- Dataset entries -
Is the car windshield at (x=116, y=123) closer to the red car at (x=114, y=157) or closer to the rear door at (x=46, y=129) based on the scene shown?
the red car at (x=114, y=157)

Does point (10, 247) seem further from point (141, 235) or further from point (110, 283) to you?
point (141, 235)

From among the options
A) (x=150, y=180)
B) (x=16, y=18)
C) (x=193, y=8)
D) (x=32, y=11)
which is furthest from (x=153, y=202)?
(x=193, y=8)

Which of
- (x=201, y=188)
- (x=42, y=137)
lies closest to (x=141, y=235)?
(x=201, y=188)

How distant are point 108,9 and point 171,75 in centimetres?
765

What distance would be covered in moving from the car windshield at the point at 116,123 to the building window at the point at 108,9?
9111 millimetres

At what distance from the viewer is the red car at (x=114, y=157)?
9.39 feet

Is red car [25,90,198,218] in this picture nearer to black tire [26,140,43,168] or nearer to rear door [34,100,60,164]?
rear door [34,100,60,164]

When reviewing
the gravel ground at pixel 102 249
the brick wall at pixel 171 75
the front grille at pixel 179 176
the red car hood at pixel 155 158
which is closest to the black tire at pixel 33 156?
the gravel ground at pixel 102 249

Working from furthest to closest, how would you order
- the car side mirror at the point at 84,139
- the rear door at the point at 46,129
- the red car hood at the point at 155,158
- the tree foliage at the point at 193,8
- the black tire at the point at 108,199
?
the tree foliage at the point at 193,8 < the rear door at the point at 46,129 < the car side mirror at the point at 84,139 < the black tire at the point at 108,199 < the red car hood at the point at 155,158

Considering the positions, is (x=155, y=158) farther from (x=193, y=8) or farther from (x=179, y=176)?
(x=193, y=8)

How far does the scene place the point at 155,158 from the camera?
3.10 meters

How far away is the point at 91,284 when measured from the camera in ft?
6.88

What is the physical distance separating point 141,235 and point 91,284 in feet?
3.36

- Problem requirements -
Convert every line of the listing above into a Markdown table with the columns "Row" and "Text", numbering the rows in order and leaving out blank lines.

- Answer to the exercise -
| Row | Text |
|---|---|
| 1 | Is the car windshield at (x=116, y=123) closer to the red car at (x=114, y=157) or closer to the rear door at (x=46, y=129) based on the scene shown? |
| 2 | the red car at (x=114, y=157) |
| 3 | Does point (10, 247) seem further from point (141, 235) or further from point (110, 283) to you? |
| 4 | point (141, 235) |
| 5 | From among the options |
| 6 | A) (x=150, y=180) |
| 7 | B) (x=16, y=18) |
| 8 | C) (x=193, y=8) |
| 9 | D) (x=32, y=11) |
| 10 | which is furthest from (x=153, y=202)? |
| 11 | (x=193, y=8) |
| 12 | Which of |
| 13 | - (x=201, y=188) |
| 14 | - (x=42, y=137) |
| 15 | lies closest to (x=141, y=235)? |
| 16 | (x=201, y=188) |
| 17 | How distant are point 108,9 and point 171,75 in centimetres? |
| 18 | 765 |
| 19 | What distance would be covered in moving from the car windshield at the point at 116,123 to the building window at the point at 108,9? |
| 20 | 9111 millimetres |
| 21 | At what distance from the viewer is the red car at (x=114, y=157)? |
| 22 | 9.39 feet |
| 23 | Is red car [25,90,198,218] in this picture nearer to black tire [26,140,43,168] or nearer to rear door [34,100,60,164]? |
| 24 | rear door [34,100,60,164] |
| 25 | When reviewing |
| 26 | the gravel ground at pixel 102 249 |
| 27 | the brick wall at pixel 171 75 |
| 28 | the front grille at pixel 179 176 |
| 29 | the red car hood at pixel 155 158 |
| 30 | which is closest to the black tire at pixel 33 156? |
| 31 | the gravel ground at pixel 102 249 |
| 32 | Working from furthest to closest, how would you order |
| 33 | - the car side mirror at the point at 84,139 |
| 34 | - the rear door at the point at 46,129 |
| 35 | - the red car hood at the point at 155,158 |
| 36 | - the tree foliage at the point at 193,8 |
| 37 | - the black tire at the point at 108,199 |
| 38 | ? |
| 39 | the tree foliage at the point at 193,8 < the rear door at the point at 46,129 < the car side mirror at the point at 84,139 < the black tire at the point at 108,199 < the red car hood at the point at 155,158 |
| 40 | Considering the positions, is (x=155, y=158) farther from (x=193, y=8) or farther from (x=179, y=176)? |
| 41 | (x=193, y=8) |
| 42 | How far does the scene place the point at 155,158 from the camera? |
| 43 | 3.10 meters |
| 44 | How far away is the point at 91,284 when measured from the camera in ft? |
| 45 | 6.88 |
| 46 | What is the physical distance separating point 141,235 and point 91,284 in feet? |
| 47 | 3.36 |